Data for the task>
..............................

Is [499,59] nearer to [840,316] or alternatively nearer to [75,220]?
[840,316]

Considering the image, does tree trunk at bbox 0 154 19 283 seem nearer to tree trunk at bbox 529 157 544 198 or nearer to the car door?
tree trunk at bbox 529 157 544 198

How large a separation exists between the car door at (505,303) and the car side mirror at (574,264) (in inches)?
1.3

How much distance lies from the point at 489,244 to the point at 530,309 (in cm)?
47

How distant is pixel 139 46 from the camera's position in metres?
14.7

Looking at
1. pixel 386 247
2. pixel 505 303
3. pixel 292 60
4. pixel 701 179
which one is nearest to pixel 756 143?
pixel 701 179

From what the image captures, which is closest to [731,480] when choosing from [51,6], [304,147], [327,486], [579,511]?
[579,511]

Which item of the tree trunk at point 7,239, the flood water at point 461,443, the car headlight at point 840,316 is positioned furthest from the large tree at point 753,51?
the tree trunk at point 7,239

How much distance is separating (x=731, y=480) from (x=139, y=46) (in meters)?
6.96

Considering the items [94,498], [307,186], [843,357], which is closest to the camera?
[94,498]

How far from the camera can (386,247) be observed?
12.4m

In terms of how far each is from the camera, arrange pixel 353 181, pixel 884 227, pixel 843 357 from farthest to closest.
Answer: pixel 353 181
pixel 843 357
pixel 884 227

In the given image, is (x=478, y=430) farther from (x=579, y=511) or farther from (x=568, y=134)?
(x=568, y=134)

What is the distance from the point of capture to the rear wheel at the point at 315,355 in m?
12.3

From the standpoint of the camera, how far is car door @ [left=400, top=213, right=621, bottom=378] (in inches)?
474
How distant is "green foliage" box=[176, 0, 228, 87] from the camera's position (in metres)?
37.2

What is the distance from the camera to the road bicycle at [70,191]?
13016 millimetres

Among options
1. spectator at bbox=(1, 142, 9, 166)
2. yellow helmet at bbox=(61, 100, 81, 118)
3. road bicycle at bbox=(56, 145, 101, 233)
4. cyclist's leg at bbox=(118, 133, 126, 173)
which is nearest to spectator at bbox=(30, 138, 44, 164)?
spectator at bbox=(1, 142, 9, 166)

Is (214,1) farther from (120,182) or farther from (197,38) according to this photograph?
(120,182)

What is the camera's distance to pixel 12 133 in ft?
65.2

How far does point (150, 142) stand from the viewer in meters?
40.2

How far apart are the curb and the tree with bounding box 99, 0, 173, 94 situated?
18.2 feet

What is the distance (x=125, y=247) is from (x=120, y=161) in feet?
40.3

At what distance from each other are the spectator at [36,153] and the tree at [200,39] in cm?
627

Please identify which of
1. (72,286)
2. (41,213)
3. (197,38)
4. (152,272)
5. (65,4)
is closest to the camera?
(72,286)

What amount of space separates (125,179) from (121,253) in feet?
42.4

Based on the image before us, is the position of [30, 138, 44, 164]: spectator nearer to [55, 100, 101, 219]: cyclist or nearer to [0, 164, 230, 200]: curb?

..............................

Problem requirements> Please reproduce the listing above with "flood water" switched to "standing water" and everything else left unchanged.

Answer for this exercise>
Is [499,59] nearer to [840,316] or alternatively nearer to [75,220]?
[840,316]

Considering the image, does tree trunk at bbox 0 154 19 283 seem nearer to tree trunk at bbox 529 157 544 198 or nearer to the car door?
tree trunk at bbox 529 157 544 198

How large a separation exists between the car door at (505,303) and the car side mirror at (574,264) (in inches)?
1.3

How much distance lies from the point at 489,244 to the point at 530,309 (in cm)?
47

How distant is pixel 139 46 from the camera's position in metres?
14.7

Looking at
1. pixel 386 247
2. pixel 505 303
3. pixel 292 60
4. pixel 701 179
which one is nearest to pixel 756 143?
pixel 701 179

From what the image captures, which is closest to [731,480] when choosing from [51,6], [304,147], [327,486], [579,511]?
[579,511]

Which item of the tree trunk at point 7,239, the standing water at point 461,443, the car headlight at point 840,316 is positioned furthest from the large tree at point 753,51?
the tree trunk at point 7,239

How much distance is separating (x=731, y=480) from (x=139, y=46) (in meters)?
6.96

Considering the items [94,498], [307,186], [843,357], which is closest to the camera?
[94,498]

How far from the camera can (386,247) be observed?
12.4m

In terms of how far each is from the camera, arrange pixel 353 181, pixel 884 227, pixel 843 357 from farthest to closest.
Answer: pixel 353 181
pixel 843 357
pixel 884 227

In the given image, is (x=478, y=430) farther from (x=579, y=511) or farther from (x=568, y=134)?
(x=568, y=134)

What is the distance from the point of capture to the rear wheel at the point at 315,355 in m?
12.3

From the standpoint of the camera, how far is car door @ [left=400, top=213, right=621, bottom=378] (in inches)?
474
How distant is "green foliage" box=[176, 0, 228, 87] from the camera's position (in metres)?
37.2

What is the distance from the camera to the road bicycle at [70,191]?
13016 millimetres

Among options
1. spectator at bbox=(1, 142, 9, 166)
2. yellow helmet at bbox=(61, 100, 81, 118)
3. road bicycle at bbox=(56, 145, 101, 233)
4. cyclist's leg at bbox=(118, 133, 126, 173)
which is nearest to spectator at bbox=(30, 138, 44, 164)?
spectator at bbox=(1, 142, 9, 166)

Is (214,1) farther from (120,182) or farther from (197,38) according to this photograph?
(120,182)

What is the camera's distance to pixel 12 133 in ft?
65.2

How far does point (150, 142) stand from the viewer in meters?
40.2

How far apart are the curb and the tree with bounding box 99, 0, 173, 94 situated?
18.2 feet

What is the distance (x=125, y=247) is from (x=120, y=161) in feet?
40.3

At what distance from each other are the spectator at [36,153] and the tree at [200,39] in cm?
627

Please identify which of
1. (72,286)
2. (41,213)
3. (197,38)
4. (152,272)
5. (65,4)
is closest to the camera?
(72,286)

What amount of space separates (125,179) from (121,253) in feet?
42.4

Based on the image before us, is the position of [30, 138, 44, 164]: spectator nearer to [55, 100, 101, 219]: cyclist or nearer to [0, 164, 230, 200]: curb?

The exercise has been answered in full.